The Royal Meteorological Society (RMetS), as the UK’s learned and professional society for weather and climate, recognises the strategic pressures facing public research investment. We note the Natural Environment Research Council’s (NERC) recent announcement outlining a pivot towards new technologies in atmospheric research and the cessation of funding for the Facility for Airborne Atmospheric Measurements (FAAM). As an independent, evidence-based voice for the meteorological community, we believe it is essential that this decision is carefully scrutinised, not only in terms of scientific impact, but in terms of whether it is in the United Kingdom’s long-term strategic interest.

For 25 years FAAM has been a cornerstone of UK atmospheric science, and together with its predecessor, the C-130 Hercules aircraft (1972-2001), has enabled UK scientists to carry out world-leading research into cloud processes, atmospheric chemistry, air–sea interaction, severe weather systems, natural hazards, and climate dynamics. Aircraft-based observations provide unique, accurate, high resolution, multi-variate, in situ measurements of the atmosphere that are impossible to obtain by remote sensing, whether from land-based platforms or satellites, or most uncrewed aerial vehicles. These measurements are foundational to the science that underpins weather forecasting, climate projections, air quality management, and environmental policy.

FAAM has delivered clear operational and resilience benefits. During the Eyjafjallajökull eruption in 2010, flights provided critical evidence to support the UK’s role in the Volcanic Ash Advisory Centre. The aircraft also made flights at the request of the Home Office in response to the Buncefield oil depot fire and the Elgin gas platform release, among others. These missions illustrate that airborne measurement is not solely a research tool; it is a national contingency asset. Decisions about its future should therefore be viewed through a resilience and security lens, not purely a budgetary one.

This capability directly serves the national interest. The atmosphere does not respect borders. Many of the processes that shape UK weather, including rapidly intensifying cyclones, atmospheric rivers, evolving convective systems, ocean–atmosphere heat exchange, occur over the oceans or within dynamic systems beyond the reach of fixed instrumentation. Aircraft provide the flexibility to deploy into developing high-impact events, sampling within clouds and hazardous environments. That flexibility cannot be substituted by land-based assets. Without it, the UK risks weakening its ability to understand and anticipate the very extremes that increasingly threaten lives, infrastructure and economic stability.

As one RMetS Fellow reflected:

“Scientific aircraft are often seen as glamorous and expensive, but underpinning science is impossible to do without actually getting out there and making the measurements.”

Aircraft measurements are also essential for calibrating and validating satellites, testing instrumentation, and improving numerical weather prediction and climate models. In an era of rapid advances in artificial intelligence and machine learning, the strategic importance of high-quality observational data only increases. Data-driven systems are entirely dependent on the integrity and representativeness of the measurements used to train and evaluate them. 

RMetS strongly supports innovation in autonomous systems, advanced remote sensing and new observational technologies. These developments are welcome and necessary. However, they should be regarded as complementary to airborne capability, not replacements for it. Uncrewed systems typically carry smaller payloads, have range and regulatory limitations, and cannot yet deliver the breadth of simultaneous, high-precision measurements required to understand complex atmospheric processes. Critically, without aircraft-based observations, the UK would lose its ability to properly calibrate and validate the very drone and satellite systems intended to replace it. A transition that removes airborne capability before alternatives are demonstrably equivalent risks creating a long-term capability gap.

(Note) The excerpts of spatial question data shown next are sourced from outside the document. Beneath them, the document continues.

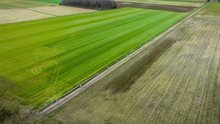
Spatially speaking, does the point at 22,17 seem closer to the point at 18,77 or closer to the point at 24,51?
the point at 24,51

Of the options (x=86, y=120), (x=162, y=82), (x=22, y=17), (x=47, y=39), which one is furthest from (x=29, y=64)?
(x=22, y=17)

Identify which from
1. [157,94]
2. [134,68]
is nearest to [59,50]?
[134,68]

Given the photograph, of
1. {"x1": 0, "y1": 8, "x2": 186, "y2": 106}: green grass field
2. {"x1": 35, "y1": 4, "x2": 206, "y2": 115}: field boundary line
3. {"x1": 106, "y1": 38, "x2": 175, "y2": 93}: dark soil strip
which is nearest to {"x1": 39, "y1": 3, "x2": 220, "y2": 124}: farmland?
{"x1": 106, "y1": 38, "x2": 175, "y2": 93}: dark soil strip

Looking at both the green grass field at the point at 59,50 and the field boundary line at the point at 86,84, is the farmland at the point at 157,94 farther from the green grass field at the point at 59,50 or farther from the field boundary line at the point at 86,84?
the green grass field at the point at 59,50

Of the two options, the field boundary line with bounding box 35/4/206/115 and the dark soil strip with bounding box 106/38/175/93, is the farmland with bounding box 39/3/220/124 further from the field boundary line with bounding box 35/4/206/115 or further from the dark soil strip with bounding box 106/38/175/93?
the field boundary line with bounding box 35/4/206/115

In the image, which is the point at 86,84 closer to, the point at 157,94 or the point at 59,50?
the point at 157,94

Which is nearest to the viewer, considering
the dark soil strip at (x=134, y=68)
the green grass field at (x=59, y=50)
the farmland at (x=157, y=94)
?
the farmland at (x=157, y=94)

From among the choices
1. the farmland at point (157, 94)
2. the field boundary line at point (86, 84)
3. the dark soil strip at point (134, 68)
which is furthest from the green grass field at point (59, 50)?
the farmland at point (157, 94)
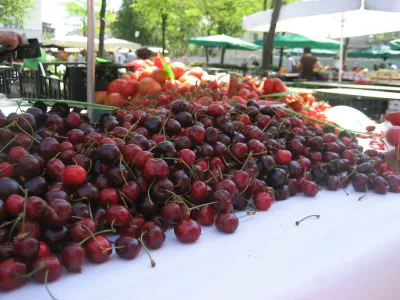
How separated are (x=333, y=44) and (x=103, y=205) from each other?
51.7 ft

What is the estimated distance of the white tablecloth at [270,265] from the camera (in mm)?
837

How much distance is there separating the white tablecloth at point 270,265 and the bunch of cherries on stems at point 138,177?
0.04 meters

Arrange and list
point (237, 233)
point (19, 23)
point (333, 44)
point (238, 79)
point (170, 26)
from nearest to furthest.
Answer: point (237, 233) → point (238, 79) → point (333, 44) → point (19, 23) → point (170, 26)

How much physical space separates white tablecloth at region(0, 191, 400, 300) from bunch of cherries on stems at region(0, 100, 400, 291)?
0.14 feet

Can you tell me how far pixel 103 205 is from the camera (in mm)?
996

We are also concerned by widespread reports that this decision followed limited consultation and came as a shock to much of the atmospheric science community. Major changes to national research infrastructure, particularly those involving assets with decades-long lifetimes, warrant transparent process, broad engagement and clear articulation of the strategic rationale. Abrupt withdrawal risks not only scientific loss but erosion of trust between funders and the communities they support.

Finally, there is the question of skills and national capacity. FAAM sustains a highly specialised community of scientists, engineers, technicians and aircrew whose expertise has been built over decades. Once dispersed, such capability is extraordinarily difficult, and costly, to recreate. Strategic interest must include consideration of whether the UK wishes to retain sovereign capability in airborne atmospheric measurement, or become reliant on others.

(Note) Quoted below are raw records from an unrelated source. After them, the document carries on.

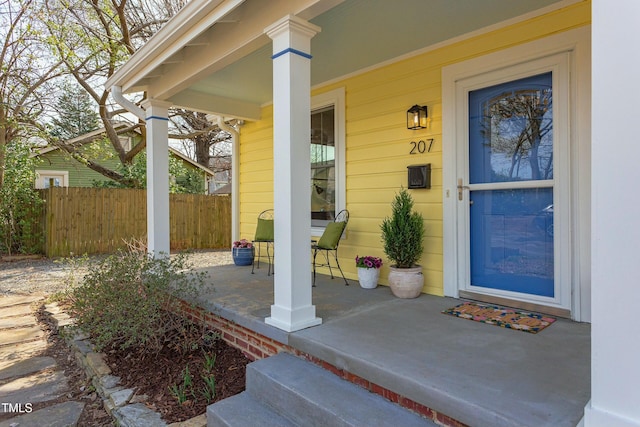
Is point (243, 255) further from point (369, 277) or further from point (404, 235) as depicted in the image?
point (404, 235)

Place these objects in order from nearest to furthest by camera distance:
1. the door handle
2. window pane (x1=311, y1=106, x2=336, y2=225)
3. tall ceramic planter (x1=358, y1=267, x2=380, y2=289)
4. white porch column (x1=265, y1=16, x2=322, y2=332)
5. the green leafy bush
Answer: white porch column (x1=265, y1=16, x2=322, y2=332) < the green leafy bush < the door handle < tall ceramic planter (x1=358, y1=267, x2=380, y2=289) < window pane (x1=311, y1=106, x2=336, y2=225)

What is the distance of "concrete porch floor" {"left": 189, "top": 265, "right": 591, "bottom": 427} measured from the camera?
1565mm

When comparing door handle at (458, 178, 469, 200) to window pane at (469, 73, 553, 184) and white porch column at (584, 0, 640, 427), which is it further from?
white porch column at (584, 0, 640, 427)

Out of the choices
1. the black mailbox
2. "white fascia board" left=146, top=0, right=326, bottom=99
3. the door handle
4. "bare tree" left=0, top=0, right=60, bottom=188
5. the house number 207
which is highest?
"bare tree" left=0, top=0, right=60, bottom=188

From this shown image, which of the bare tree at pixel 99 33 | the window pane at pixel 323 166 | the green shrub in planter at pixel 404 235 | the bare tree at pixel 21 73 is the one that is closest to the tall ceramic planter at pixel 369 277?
the green shrub in planter at pixel 404 235

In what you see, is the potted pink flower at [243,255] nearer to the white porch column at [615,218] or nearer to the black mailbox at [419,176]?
the black mailbox at [419,176]

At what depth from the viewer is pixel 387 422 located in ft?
5.55

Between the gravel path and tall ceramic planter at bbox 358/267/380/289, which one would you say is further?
the gravel path

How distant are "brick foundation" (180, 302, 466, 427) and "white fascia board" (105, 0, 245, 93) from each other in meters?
2.36

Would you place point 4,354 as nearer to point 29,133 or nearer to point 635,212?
point 635,212

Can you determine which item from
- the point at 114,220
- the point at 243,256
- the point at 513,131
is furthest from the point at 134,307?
the point at 114,220

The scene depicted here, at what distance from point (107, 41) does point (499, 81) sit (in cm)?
926

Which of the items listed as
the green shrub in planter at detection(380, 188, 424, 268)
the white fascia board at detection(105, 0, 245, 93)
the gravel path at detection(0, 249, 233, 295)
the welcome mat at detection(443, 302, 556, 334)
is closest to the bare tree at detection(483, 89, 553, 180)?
the green shrub in planter at detection(380, 188, 424, 268)

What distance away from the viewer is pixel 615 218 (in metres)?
1.25
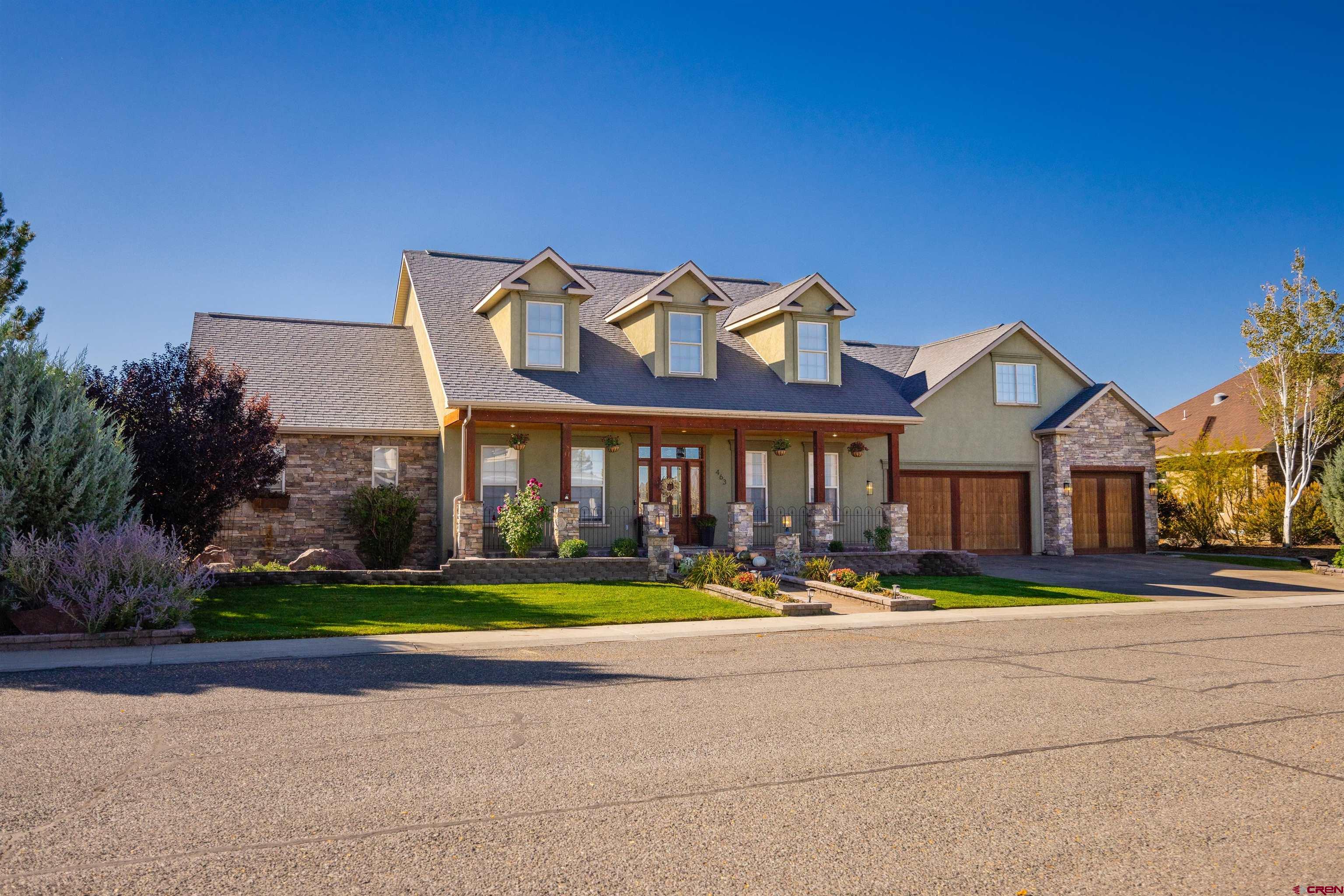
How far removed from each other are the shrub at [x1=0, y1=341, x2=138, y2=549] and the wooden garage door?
24.8 meters

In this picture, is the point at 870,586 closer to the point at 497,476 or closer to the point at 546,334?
the point at 497,476

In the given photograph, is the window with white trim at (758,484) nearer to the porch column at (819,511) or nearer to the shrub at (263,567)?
the porch column at (819,511)

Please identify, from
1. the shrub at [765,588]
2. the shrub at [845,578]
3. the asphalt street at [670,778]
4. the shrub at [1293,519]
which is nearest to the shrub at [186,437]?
the asphalt street at [670,778]

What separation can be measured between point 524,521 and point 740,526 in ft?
16.8

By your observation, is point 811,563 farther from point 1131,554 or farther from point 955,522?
point 1131,554

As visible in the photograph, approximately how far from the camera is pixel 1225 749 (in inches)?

The United Kingdom has long been recognised as a global leader in atmospheric science. That leadership rests on a balanced ecosystem: satellites, surface networks, modelling, autonomous systems and airborne platforms working together. As weather and climate risks intensify, not diminish, the case for comprehensive observational capability strengthens.

RMetS therefore urges continued dialogue between funders, government and the scientific community to reassess the long-term implications of this decision. Investment in new technology is essential, but it should build on proven strengths, not prematurely dismantle them. The question is not simply whether FAAM is affordable in the short term, but whether its loss serves the country’s strategic scientific, economic and resilience interests in the decades ahead.